**WHAT IS ASKED:** Continue the article on moving defect-detection models from the cloud to factory-floor edge hardware, starting right after its last sentence.

Sub-10ms Analytics: Pushing Inference to the Manufacturing Edge

↗

Cloud round-trip latency is too slow for robotic defect detection on a live assembly line. Here is how we deployed highly quantized computer vision models directly onto ruggedized factory-floor hardware.

Category

Edge Computing

Read Time

6 min

Published

Jan 2026

Stack

6 technologies

Overview

A high-volume electronics manufacturer was running defect detection through a cloud-hosted vision model. Cloud round-trip latency averaged 180ms — fast enough for dashboards, too slow for the assembly line robots that needed to act on results within 8ms or miss the rejection window entirely. The model had to move to the edge, but the factory floor imposed constraints that made standard edge deployments non-trivial.

**SUPPLIED MATERIAL:**

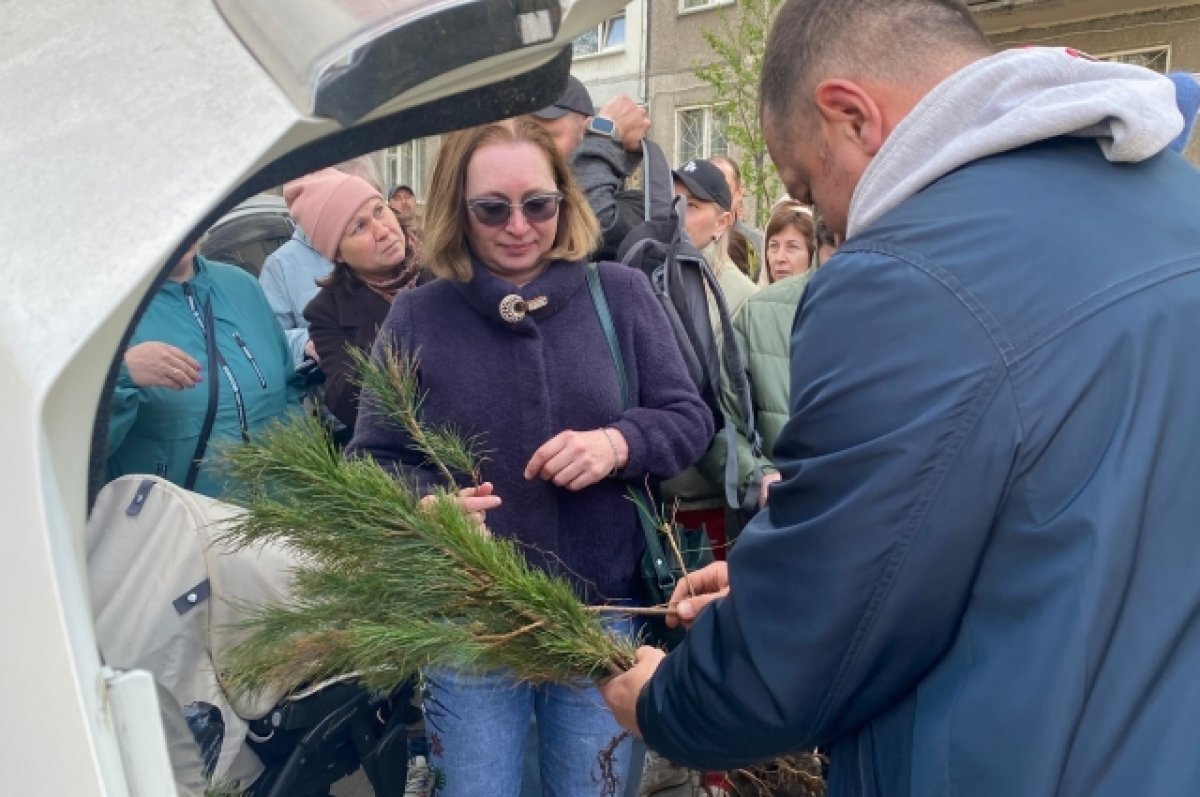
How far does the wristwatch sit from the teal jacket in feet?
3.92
* * *
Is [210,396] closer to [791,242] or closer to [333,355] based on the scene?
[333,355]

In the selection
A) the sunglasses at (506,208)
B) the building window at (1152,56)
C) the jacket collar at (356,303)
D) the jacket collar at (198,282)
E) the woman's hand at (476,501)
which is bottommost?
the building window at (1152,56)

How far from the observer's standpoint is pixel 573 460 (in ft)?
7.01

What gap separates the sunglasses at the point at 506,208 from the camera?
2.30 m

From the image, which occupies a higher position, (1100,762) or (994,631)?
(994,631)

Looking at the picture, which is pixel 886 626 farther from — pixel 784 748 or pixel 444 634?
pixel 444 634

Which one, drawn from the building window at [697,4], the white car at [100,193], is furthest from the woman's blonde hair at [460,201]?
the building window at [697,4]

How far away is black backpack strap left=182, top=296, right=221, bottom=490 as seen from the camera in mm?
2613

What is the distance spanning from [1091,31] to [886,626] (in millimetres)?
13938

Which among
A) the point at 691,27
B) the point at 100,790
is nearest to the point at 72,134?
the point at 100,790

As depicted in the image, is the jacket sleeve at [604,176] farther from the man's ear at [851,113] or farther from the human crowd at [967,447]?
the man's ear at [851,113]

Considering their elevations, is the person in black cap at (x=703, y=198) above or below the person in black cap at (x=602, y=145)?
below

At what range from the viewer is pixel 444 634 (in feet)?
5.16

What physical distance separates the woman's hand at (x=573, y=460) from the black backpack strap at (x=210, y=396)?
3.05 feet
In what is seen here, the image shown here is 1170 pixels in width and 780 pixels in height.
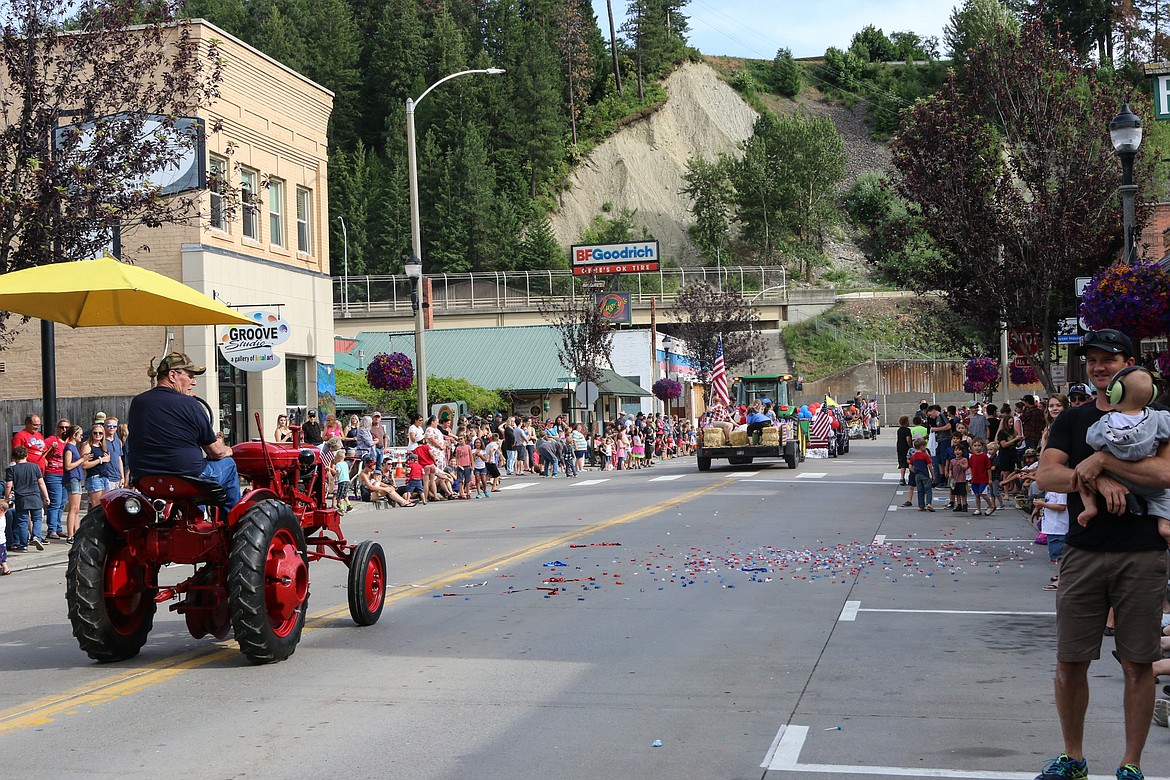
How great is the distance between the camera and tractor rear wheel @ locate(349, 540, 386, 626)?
---
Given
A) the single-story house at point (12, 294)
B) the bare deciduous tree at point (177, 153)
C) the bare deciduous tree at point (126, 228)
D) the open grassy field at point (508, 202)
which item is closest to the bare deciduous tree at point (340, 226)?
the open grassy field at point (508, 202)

**RESULT FOR THIS EXERCISE:**
The Problem

01
Factory-floor hardware was ruggedised ARM-based units with no GPU — standard inference frameworks were too slow
02
Intermittent connectivity meant cloud fallback was not a viable safety net
03
Model accuracy could not degrade below 99.2% — below that, false negatives reached an unacceptable rate
04
OTA update cycles on factory hardware are months-long; the deployment model had to be right first time

Our Approach

We applied INT8 post-training quantisation to a MobileNetV3 backbone, reducing model size by 74% with less than 0.3% accuracy loss. Inference ran via ONNX Runtime on the ARM units, hitting consistent 6ms latency. A local model registry handled versioning and rollback without cloud dependency. Drift detection ran on-device and triggered alerts when incoming image distributions deviated beyond a calibrated threshold.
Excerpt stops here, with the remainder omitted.